Au Café du Commerce, un talent toulousain (1)
La scène se passait dans un Café du Commerce parisien. On se parlait. De tout et de rien. Des intermittences du monde du spectacle. De la vie chère. C’était de la dialectique de comptoir. Elle en vaut d'autres. A tour de rôle, on jugeait le monde et les déceptions qu'il fait naître. Et alimente. Sous-jacente, la tendresse devenait l'instrument de travail, la clé qui ouvre des perspectives sur soi et le non-soi.
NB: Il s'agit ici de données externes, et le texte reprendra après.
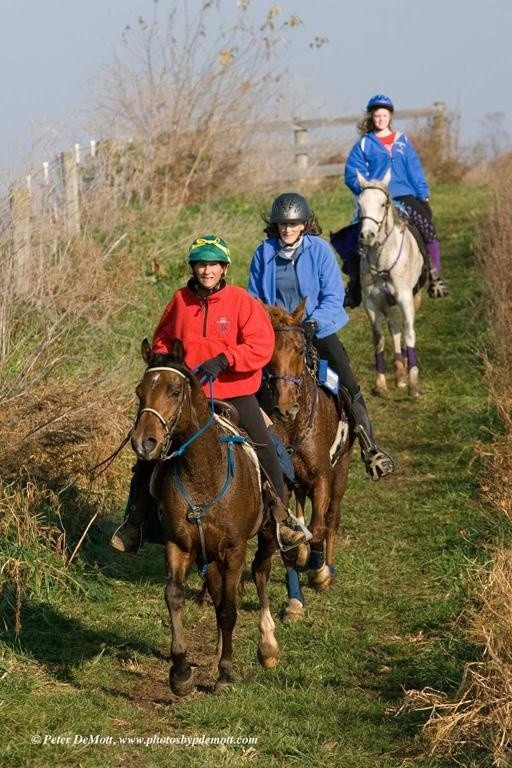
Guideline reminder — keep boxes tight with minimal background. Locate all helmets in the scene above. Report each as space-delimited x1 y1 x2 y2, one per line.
367 95 395 112
271 193 309 224
188 235 231 263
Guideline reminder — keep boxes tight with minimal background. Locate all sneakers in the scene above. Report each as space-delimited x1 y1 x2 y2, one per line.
344 288 362 308
428 278 449 298
280 521 305 546
110 522 142 552
360 445 395 481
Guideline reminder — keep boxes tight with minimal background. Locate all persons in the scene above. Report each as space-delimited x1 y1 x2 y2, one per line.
241 192 393 484
339 95 448 309
107 231 312 554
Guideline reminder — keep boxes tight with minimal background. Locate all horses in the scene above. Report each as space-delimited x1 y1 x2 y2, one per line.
354 167 429 398
254 295 356 628
131 337 292 698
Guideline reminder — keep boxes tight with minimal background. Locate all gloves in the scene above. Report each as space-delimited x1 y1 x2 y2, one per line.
304 322 317 337
151 352 166 366
200 352 228 381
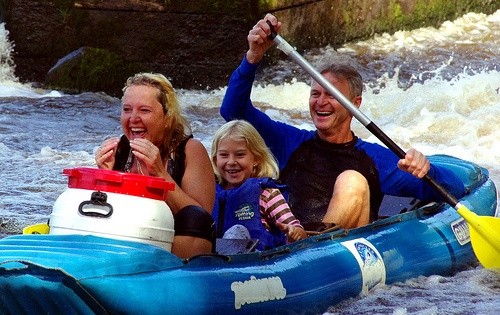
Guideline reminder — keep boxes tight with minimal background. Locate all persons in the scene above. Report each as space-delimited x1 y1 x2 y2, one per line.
209 118 309 256
218 12 468 236
94 72 218 262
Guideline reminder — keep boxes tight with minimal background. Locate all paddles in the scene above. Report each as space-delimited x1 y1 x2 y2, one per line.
264 20 500 270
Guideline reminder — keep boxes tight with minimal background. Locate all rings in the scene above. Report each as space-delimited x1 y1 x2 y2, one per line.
150 143 154 148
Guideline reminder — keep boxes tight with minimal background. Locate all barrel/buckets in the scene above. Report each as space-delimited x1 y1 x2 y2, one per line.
49 166 177 253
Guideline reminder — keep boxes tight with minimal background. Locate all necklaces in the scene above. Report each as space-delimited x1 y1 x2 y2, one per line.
135 156 146 175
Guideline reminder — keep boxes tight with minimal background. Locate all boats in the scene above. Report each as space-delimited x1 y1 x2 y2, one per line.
0 152 499 315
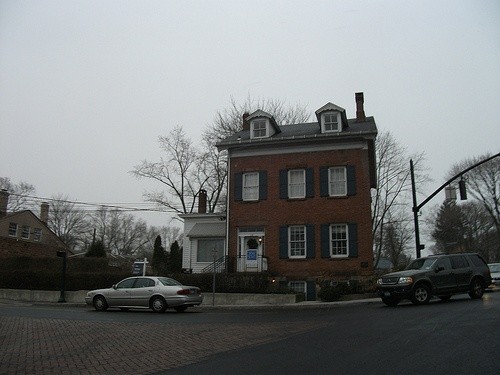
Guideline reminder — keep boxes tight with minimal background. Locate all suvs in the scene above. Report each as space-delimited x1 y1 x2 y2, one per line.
374 252 492 307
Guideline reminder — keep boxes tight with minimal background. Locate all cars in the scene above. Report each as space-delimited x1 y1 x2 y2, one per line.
85 275 202 312
487 263 500 285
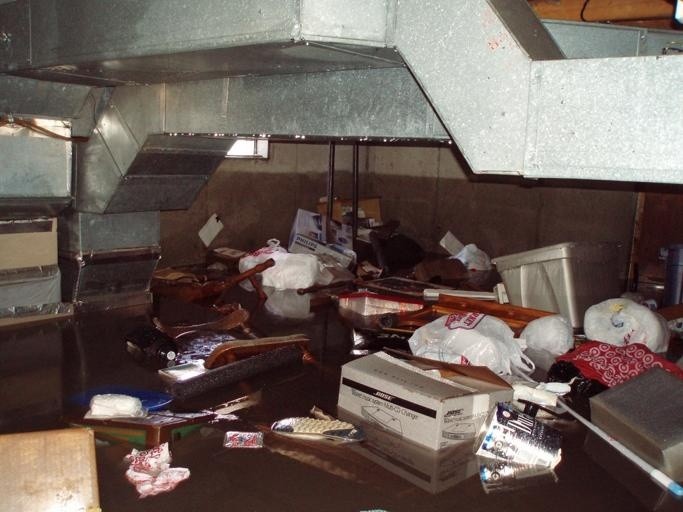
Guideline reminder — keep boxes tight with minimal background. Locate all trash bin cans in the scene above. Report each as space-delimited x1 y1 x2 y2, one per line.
69 387 173 413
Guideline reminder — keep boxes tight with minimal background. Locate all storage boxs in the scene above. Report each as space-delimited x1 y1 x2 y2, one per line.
336 408 480 495
336 350 515 451
492 237 624 333
284 194 383 268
Les petits verres au cul carré défilèrent. Nul ne les comptait plus. En virant à l’or pâle, la nuit épuisa les fraternelles tournées de gnôle. Le ton monta. Des amitiés de tournage se dénouèrent puis se renouèrent. Quelques-uns partaient, indécis de trajet. Seuls. A deux. D’autres venaient qui criaient presque :
« Et Signoret ?
- Un four !
- Ali Kazan ?
- Trois pelés dans la salle. On a du rembourser.
- La Bénouville au moins…
- Elle crie qu’on l'homicide. Un complot. Des judéoquelquechose.
- Encore ?
Taquin, le père Tacron offrait son jaja infâme mais nécessaire. Il vantait un jeune de Toulouse que le train nous avait jeté tantôt sur l’asphalte de la ville capitale et dans les pattes. « Une voix ! Mais une voix ! Et des textes ! Ah, les enfants, c’est que ça vous prend là, tout en bas, puis en remontant on dirait un vertige énorme qui vous met la main dessus. » Dans son dos, ruinant ses effets, la mère Tacron, l’air narquois, de l’index se frappait la tempe. Toc, toc, toc. Dans les miroirs rien n'échappait au patron tout à la joie de sa découverte lyrique. Vous verrez, il percera, disait-il en substance.